**EXERCISE AIM:** Find every line that contains the word "barrier" and copy each one out in full.

**MATERIAL PROVIDED:**
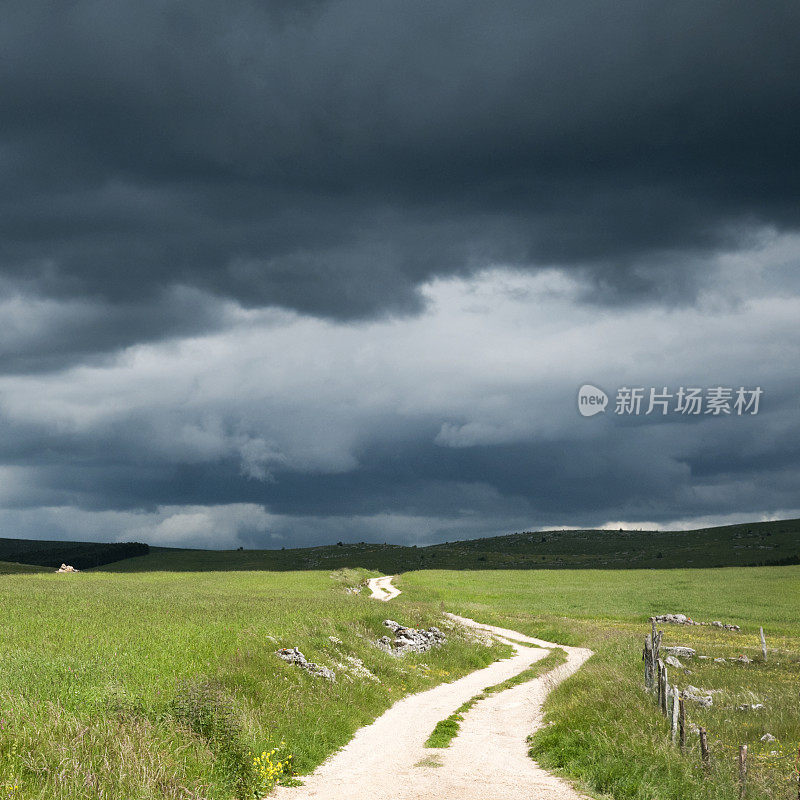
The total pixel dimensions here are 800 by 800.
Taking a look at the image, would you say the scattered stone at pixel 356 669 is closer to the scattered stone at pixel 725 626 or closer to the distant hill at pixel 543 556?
the scattered stone at pixel 725 626

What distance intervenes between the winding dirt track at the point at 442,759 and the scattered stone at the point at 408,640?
20.1 ft

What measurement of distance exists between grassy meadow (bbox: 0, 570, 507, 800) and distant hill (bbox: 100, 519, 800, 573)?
345 ft

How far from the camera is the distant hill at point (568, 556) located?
140 m

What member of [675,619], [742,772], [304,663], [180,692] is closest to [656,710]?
[742,772]

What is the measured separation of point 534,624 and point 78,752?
51.2 m

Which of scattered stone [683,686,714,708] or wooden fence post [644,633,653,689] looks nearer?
wooden fence post [644,633,653,689]

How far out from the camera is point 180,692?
18.5 meters

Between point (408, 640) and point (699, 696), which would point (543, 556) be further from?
point (699, 696)

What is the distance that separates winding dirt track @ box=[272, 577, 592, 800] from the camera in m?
16.4

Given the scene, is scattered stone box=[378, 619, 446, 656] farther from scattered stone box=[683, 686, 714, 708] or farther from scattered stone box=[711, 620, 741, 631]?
scattered stone box=[711, 620, 741, 631]

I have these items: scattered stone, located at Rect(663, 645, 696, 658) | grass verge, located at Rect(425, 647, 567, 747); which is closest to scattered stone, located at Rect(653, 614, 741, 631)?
scattered stone, located at Rect(663, 645, 696, 658)

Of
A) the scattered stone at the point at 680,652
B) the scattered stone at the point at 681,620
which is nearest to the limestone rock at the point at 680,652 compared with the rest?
the scattered stone at the point at 680,652

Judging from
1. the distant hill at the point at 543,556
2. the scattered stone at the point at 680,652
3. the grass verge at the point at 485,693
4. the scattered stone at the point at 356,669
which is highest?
the scattered stone at the point at 356,669

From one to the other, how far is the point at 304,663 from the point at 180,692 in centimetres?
883
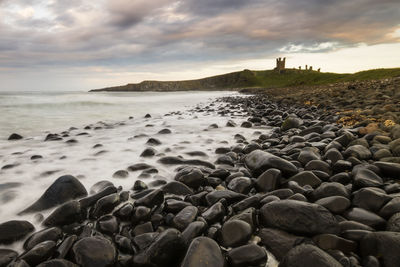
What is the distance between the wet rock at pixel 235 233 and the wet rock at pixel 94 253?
84cm

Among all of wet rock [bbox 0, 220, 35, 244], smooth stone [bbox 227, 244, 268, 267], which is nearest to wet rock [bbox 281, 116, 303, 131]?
smooth stone [bbox 227, 244, 268, 267]

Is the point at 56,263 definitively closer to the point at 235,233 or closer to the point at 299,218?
the point at 235,233

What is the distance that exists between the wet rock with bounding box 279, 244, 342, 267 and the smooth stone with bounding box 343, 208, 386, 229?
67 cm

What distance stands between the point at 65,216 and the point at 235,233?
1.56 meters

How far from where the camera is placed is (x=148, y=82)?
145 meters

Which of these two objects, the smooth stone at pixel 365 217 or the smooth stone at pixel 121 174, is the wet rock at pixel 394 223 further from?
the smooth stone at pixel 121 174

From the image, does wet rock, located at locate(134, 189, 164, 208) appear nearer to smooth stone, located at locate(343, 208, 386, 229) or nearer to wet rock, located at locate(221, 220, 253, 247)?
wet rock, located at locate(221, 220, 253, 247)

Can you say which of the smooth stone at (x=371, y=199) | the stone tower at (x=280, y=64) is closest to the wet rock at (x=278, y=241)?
the smooth stone at (x=371, y=199)

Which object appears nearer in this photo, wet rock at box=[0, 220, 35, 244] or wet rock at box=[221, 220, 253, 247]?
wet rock at box=[221, 220, 253, 247]

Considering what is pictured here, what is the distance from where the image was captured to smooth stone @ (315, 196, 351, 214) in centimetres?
214

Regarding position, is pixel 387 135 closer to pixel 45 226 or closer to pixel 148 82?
pixel 45 226

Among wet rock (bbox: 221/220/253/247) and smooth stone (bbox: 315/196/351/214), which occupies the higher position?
smooth stone (bbox: 315/196/351/214)

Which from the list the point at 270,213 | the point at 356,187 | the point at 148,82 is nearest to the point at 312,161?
the point at 356,187

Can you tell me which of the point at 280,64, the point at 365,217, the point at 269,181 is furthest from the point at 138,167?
the point at 280,64
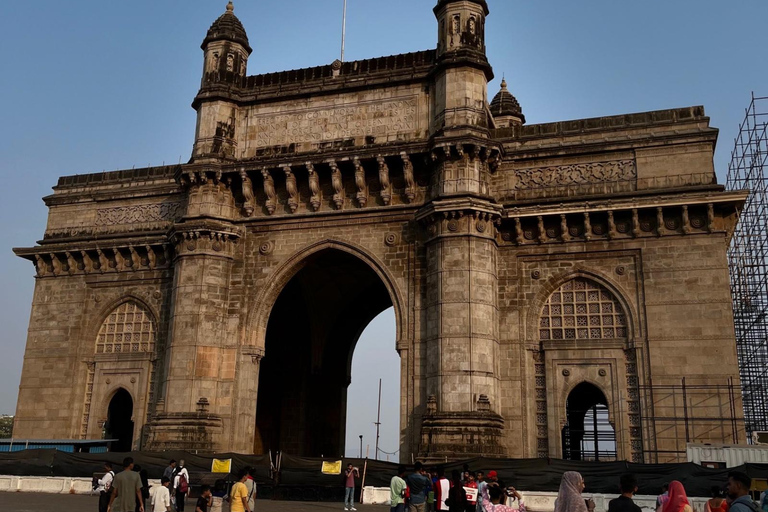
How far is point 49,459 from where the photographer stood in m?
24.0

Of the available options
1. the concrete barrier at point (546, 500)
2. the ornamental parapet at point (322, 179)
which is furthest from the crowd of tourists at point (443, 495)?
the ornamental parapet at point (322, 179)

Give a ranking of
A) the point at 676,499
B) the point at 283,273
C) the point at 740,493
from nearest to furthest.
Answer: the point at 740,493
the point at 676,499
the point at 283,273

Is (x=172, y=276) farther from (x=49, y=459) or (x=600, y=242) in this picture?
(x=600, y=242)

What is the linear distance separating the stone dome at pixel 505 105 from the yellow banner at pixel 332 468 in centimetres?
2179

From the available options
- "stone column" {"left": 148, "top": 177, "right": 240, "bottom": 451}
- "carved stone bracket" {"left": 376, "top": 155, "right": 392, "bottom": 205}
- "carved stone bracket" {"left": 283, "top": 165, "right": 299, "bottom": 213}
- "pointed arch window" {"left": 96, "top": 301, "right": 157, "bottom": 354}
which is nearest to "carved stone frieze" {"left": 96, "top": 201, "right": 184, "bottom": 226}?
"stone column" {"left": 148, "top": 177, "right": 240, "bottom": 451}

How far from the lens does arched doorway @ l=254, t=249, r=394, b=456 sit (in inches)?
1272

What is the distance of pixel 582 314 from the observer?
25.1 metres

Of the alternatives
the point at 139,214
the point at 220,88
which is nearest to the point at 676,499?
the point at 220,88

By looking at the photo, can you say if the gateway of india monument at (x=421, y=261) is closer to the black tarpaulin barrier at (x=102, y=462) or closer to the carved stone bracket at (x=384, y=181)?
the carved stone bracket at (x=384, y=181)

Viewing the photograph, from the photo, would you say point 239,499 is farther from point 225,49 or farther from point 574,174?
point 225,49

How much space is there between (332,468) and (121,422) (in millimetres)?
13442

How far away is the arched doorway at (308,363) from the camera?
32312mm

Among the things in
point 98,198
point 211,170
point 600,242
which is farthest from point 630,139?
point 98,198

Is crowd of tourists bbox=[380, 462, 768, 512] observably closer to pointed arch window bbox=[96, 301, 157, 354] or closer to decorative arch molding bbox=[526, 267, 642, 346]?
decorative arch molding bbox=[526, 267, 642, 346]
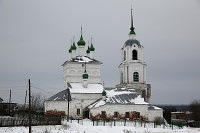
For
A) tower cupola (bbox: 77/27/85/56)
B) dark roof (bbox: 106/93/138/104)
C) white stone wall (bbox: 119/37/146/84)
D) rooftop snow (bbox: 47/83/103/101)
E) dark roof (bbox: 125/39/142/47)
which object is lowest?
dark roof (bbox: 106/93/138/104)

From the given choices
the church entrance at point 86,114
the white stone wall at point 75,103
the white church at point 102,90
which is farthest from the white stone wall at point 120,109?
the white stone wall at point 75,103

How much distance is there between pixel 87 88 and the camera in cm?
4303

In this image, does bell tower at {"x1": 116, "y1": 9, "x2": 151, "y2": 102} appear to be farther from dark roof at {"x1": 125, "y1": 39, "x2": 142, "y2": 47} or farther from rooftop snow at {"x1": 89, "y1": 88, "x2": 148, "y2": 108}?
rooftop snow at {"x1": 89, "y1": 88, "x2": 148, "y2": 108}

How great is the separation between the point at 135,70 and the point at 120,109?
8.55m

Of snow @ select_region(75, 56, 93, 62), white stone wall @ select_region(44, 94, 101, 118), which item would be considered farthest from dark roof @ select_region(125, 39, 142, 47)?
white stone wall @ select_region(44, 94, 101, 118)

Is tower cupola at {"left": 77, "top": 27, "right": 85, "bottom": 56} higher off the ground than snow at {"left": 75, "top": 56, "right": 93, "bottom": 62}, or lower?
higher

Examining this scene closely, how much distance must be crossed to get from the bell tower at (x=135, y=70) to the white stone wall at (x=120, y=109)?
603 cm

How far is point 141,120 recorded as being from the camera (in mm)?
39969

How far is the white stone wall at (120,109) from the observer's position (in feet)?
130

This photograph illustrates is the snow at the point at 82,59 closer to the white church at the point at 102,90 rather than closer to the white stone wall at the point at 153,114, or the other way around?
the white church at the point at 102,90

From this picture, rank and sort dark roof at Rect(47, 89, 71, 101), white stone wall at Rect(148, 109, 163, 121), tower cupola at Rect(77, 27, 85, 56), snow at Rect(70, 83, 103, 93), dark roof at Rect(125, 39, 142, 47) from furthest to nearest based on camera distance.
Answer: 1. dark roof at Rect(125, 39, 142, 47)
2. tower cupola at Rect(77, 27, 85, 56)
3. snow at Rect(70, 83, 103, 93)
4. white stone wall at Rect(148, 109, 163, 121)
5. dark roof at Rect(47, 89, 71, 101)

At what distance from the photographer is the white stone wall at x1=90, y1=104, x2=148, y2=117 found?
130 feet

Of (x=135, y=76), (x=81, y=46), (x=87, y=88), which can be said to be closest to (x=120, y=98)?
(x=87, y=88)

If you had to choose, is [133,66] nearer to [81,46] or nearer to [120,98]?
[120,98]
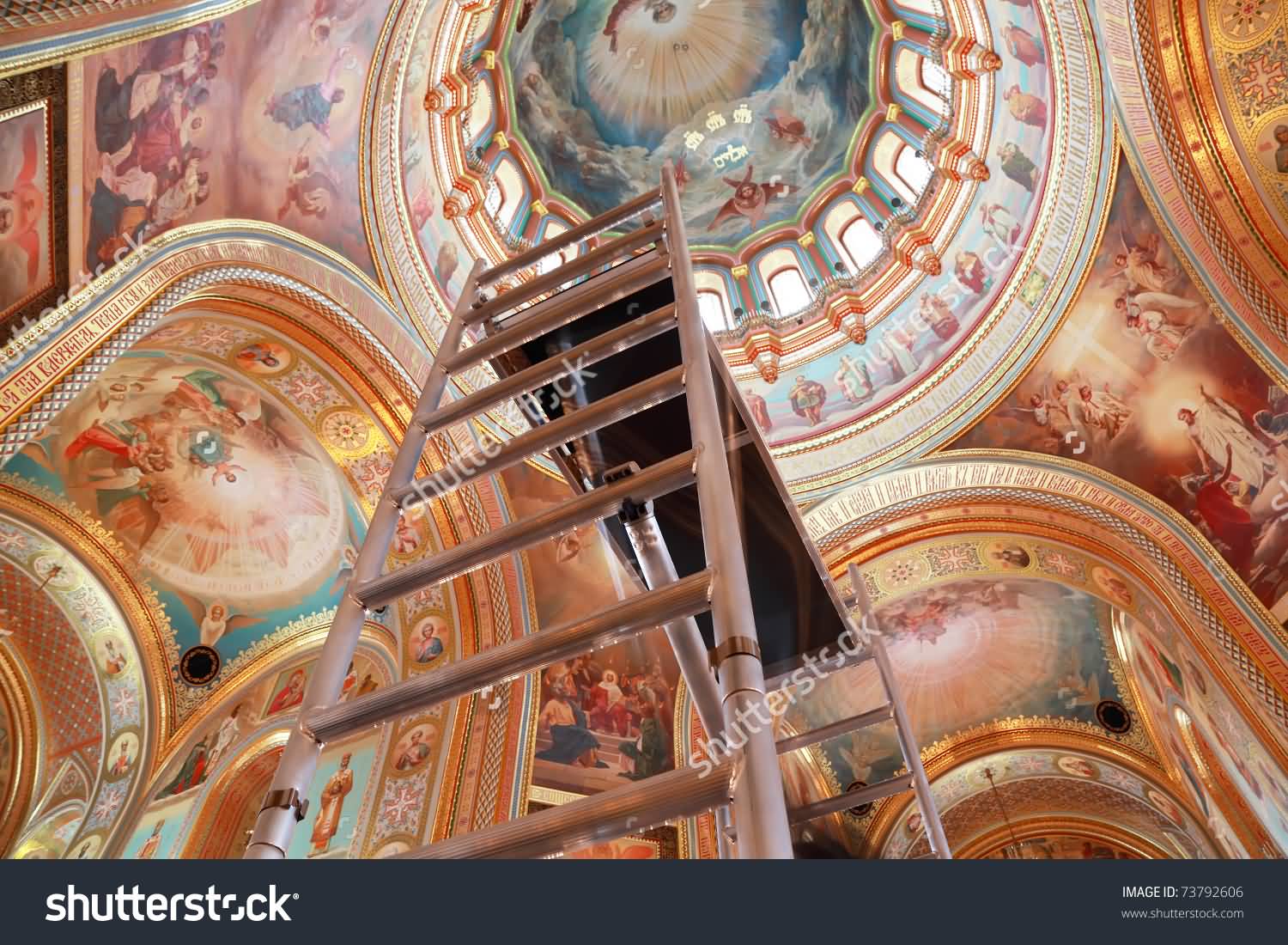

**EXPECTED OUTPUT:**
1. the concrete barrier at point (546, 500)
By looking at the photo, can you say if the gateway of india monument at (x=421, y=261) is closer to the black tarpaulin barrier at (x=102, y=462) or closer to the carved stone bracket at (x=384, y=181)?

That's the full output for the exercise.